Another parent, Gail Fox, in Houston's Pershing Middle School, who has a daughter, CeCe White, that is helping organize the event because her best friend is gay, supports her daughters involvement saying, "She has an opinion, and I think that's a great thing."

The Gay, Lesbian and Straight Education Network has registered five participating schools in Katy, at least two in the Clear Creek school district and more than 20 in the Houston area. The organization estimates that more than 6,000 schools and several hundred thousand kids will keep silent Friday.

In response to the massive amounts of communication from groups and parents about the day of silence, the superintendent of Katy's school district, Alton Frailey, made it clear to the teachers in his district that although his schools were not officially asked to participate, if they were asked, "my answer is no."

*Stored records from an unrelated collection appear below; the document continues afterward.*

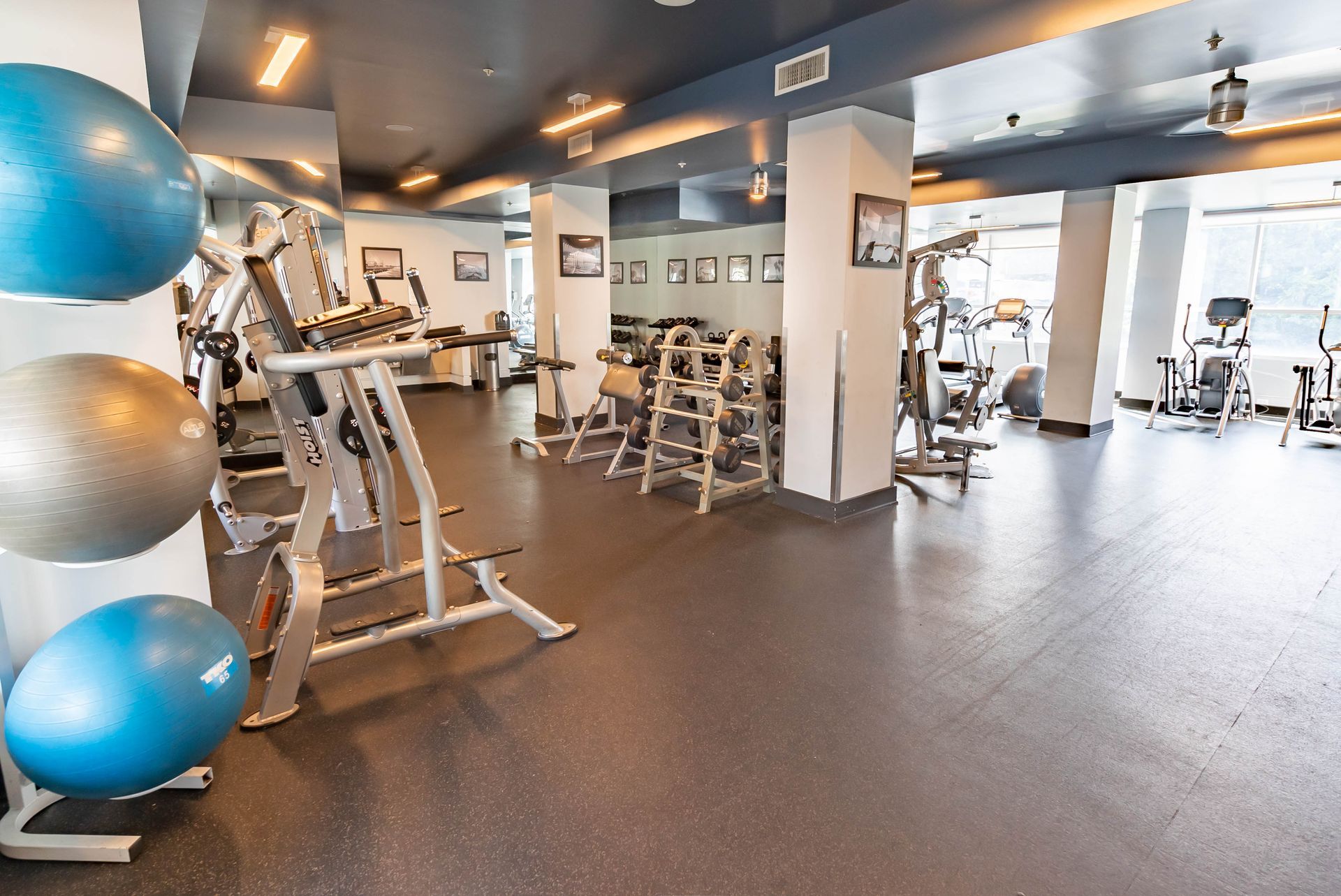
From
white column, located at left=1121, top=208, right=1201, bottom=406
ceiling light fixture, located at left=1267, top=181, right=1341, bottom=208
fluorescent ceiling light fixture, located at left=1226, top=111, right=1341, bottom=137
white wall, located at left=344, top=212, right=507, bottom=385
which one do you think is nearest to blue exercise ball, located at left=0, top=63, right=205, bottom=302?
fluorescent ceiling light fixture, located at left=1226, top=111, right=1341, bottom=137

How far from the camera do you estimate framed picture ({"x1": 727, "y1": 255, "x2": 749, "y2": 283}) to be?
11258 mm

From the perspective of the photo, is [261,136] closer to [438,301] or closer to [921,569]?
[438,301]

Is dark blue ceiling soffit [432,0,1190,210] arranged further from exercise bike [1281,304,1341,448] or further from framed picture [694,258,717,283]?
exercise bike [1281,304,1341,448]

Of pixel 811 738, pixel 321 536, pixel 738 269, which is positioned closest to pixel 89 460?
pixel 321 536

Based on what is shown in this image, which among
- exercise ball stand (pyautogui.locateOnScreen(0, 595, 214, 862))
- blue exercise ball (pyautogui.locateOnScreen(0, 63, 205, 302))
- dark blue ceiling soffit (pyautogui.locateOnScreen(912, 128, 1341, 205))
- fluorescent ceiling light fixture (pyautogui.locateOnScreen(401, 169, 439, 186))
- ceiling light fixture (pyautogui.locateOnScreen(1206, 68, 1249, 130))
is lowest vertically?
exercise ball stand (pyautogui.locateOnScreen(0, 595, 214, 862))

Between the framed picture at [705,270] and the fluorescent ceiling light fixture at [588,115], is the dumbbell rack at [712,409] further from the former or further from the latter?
the framed picture at [705,270]

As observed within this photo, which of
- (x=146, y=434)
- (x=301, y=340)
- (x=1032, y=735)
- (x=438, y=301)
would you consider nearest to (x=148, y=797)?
(x=146, y=434)

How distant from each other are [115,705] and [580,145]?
5.75 m

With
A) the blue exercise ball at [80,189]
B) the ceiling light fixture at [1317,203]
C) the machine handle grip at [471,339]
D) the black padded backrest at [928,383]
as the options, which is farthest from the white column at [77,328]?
the ceiling light fixture at [1317,203]

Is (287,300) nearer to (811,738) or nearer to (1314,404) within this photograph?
(811,738)

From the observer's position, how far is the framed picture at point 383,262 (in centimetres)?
985

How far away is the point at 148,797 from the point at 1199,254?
11.8 m

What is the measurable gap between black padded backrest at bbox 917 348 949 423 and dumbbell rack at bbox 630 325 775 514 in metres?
1.29

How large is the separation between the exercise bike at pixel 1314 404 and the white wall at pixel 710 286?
6092 mm
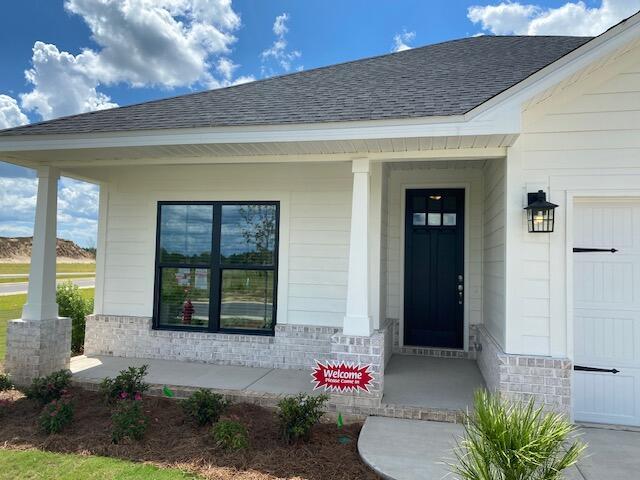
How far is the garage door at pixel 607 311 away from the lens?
13.4 feet

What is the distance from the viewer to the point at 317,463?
3.29 m

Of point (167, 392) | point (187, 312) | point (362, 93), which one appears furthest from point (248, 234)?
point (362, 93)

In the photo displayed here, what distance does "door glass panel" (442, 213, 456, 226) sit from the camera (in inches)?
250

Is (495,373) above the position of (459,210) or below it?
below

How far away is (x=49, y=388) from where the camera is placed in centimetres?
451

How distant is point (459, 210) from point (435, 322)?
5.64ft

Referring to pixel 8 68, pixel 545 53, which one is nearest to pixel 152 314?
pixel 545 53

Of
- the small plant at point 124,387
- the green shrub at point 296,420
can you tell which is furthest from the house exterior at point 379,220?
the small plant at point 124,387

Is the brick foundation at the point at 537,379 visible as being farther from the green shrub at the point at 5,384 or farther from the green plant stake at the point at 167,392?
the green shrub at the point at 5,384

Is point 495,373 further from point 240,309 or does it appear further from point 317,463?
point 240,309

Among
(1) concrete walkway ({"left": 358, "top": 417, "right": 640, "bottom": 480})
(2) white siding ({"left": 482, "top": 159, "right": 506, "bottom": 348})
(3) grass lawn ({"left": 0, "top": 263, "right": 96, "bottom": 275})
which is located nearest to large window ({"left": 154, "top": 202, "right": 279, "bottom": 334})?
(1) concrete walkway ({"left": 358, "top": 417, "right": 640, "bottom": 480})

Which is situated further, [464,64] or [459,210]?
[459,210]

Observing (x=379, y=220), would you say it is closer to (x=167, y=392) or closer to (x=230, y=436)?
(x=230, y=436)

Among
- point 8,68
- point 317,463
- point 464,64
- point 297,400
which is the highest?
point 8,68
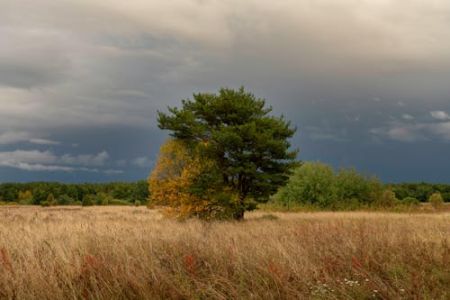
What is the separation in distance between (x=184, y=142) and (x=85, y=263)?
23196mm

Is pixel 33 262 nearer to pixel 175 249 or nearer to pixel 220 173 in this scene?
pixel 175 249

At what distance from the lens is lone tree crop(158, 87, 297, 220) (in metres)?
28.6

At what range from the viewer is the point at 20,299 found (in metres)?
6.11

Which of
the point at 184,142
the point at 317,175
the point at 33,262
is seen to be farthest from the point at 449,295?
the point at 317,175

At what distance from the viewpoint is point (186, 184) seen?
29.2 m

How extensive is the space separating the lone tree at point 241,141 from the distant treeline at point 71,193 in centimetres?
6594

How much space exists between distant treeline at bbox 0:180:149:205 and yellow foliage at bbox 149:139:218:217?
64.1 meters

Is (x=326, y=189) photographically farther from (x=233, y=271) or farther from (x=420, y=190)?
(x=233, y=271)

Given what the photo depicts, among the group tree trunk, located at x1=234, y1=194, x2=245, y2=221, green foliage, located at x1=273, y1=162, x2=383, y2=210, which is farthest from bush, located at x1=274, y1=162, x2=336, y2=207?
tree trunk, located at x1=234, y1=194, x2=245, y2=221

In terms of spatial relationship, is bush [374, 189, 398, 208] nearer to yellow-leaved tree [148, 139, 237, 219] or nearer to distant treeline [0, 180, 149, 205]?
yellow-leaved tree [148, 139, 237, 219]

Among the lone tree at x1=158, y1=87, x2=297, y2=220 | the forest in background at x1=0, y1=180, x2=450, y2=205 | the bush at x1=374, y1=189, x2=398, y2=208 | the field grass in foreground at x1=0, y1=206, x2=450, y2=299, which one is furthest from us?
the forest in background at x1=0, y1=180, x2=450, y2=205

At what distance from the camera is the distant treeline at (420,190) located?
A: 97.1 meters

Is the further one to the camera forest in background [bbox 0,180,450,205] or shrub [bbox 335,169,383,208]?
forest in background [bbox 0,180,450,205]

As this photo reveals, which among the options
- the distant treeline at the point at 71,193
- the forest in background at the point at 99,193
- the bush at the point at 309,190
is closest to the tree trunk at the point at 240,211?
the bush at the point at 309,190
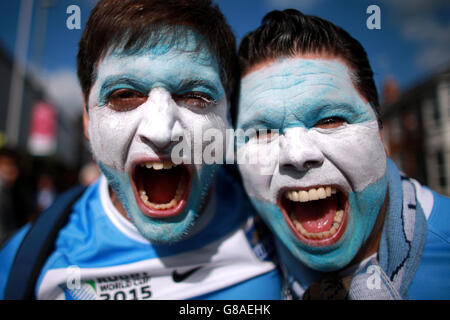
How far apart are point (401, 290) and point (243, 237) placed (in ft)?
2.74

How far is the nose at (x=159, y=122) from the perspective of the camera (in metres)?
1.21

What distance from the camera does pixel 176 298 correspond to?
56.4 inches

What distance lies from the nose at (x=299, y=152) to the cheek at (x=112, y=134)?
0.75 meters

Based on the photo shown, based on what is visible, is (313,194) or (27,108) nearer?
(313,194)

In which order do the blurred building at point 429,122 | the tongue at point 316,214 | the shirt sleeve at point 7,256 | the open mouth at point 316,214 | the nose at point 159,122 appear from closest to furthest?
the nose at point 159,122, the open mouth at point 316,214, the tongue at point 316,214, the shirt sleeve at point 7,256, the blurred building at point 429,122

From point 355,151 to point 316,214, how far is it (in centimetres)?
45

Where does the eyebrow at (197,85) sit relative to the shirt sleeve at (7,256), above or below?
above

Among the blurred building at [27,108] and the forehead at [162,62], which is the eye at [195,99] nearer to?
the forehead at [162,62]

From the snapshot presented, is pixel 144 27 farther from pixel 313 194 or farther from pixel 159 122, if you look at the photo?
pixel 313 194

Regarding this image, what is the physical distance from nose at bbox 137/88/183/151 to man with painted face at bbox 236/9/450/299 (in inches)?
15.1

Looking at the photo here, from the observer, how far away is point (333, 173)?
1.26m
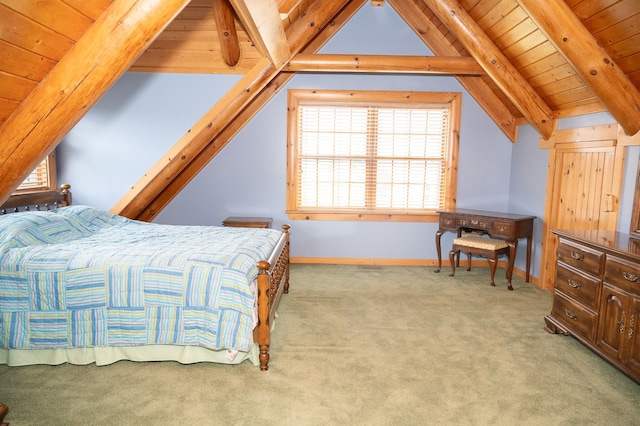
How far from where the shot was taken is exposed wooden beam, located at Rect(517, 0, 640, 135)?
3061mm

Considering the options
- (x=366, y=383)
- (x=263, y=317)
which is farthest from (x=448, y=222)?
(x=263, y=317)

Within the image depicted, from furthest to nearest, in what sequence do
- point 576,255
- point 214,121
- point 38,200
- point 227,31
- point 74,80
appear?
point 214,121
point 38,200
point 227,31
point 576,255
point 74,80

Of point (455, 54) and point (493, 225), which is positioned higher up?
point (455, 54)

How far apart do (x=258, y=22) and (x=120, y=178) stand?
7.03 ft

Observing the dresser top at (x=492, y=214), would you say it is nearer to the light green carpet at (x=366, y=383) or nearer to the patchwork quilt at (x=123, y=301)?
the light green carpet at (x=366, y=383)

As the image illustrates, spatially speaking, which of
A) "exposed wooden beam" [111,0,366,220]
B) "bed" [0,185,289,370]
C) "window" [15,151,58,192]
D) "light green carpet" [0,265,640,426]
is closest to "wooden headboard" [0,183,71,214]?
"window" [15,151,58,192]

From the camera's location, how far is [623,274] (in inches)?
104

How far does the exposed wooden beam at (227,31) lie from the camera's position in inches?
144

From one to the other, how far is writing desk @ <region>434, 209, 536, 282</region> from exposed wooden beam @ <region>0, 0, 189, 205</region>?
3880 millimetres

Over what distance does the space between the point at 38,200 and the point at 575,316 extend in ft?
14.7

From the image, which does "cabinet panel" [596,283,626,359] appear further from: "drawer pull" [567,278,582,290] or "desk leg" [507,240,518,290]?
"desk leg" [507,240,518,290]

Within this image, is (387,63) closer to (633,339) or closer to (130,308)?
(633,339)

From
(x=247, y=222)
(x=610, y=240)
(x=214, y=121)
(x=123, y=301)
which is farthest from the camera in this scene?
(x=247, y=222)

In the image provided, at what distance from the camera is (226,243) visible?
10.9 feet
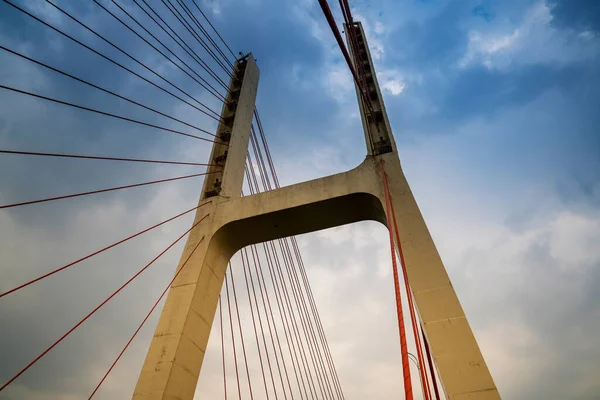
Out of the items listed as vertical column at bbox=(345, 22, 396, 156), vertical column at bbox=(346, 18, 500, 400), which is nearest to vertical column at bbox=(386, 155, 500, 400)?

He also sent out a districtwide e-mail on the subject, saying, "The degree of exposure and political posturing currently being generated is bringing more attention to this particular subject than is necessary", and in that email he instructed teachers to not make exceptions for students taking vows of silence.

One mother of an elementary school student in Katy, Lori Wilson, said she started receiving forwarded emails back in March, about the silent protest and she is one of the parents that has emailed the school's administrators.

"It's sad because we can't have a day of silence for prayer, but we can have a day of silence for that," she said.

This is but a small sample of what is going on around the country in schools.

One thing is clear, no matter what side of the issue people are on, all can agree that there won't be much scholastic education going on in the schools from one end of the country to the other, on Thursday and Friday.

According to Wikipedia, these days of silence have been going on annually since 1996.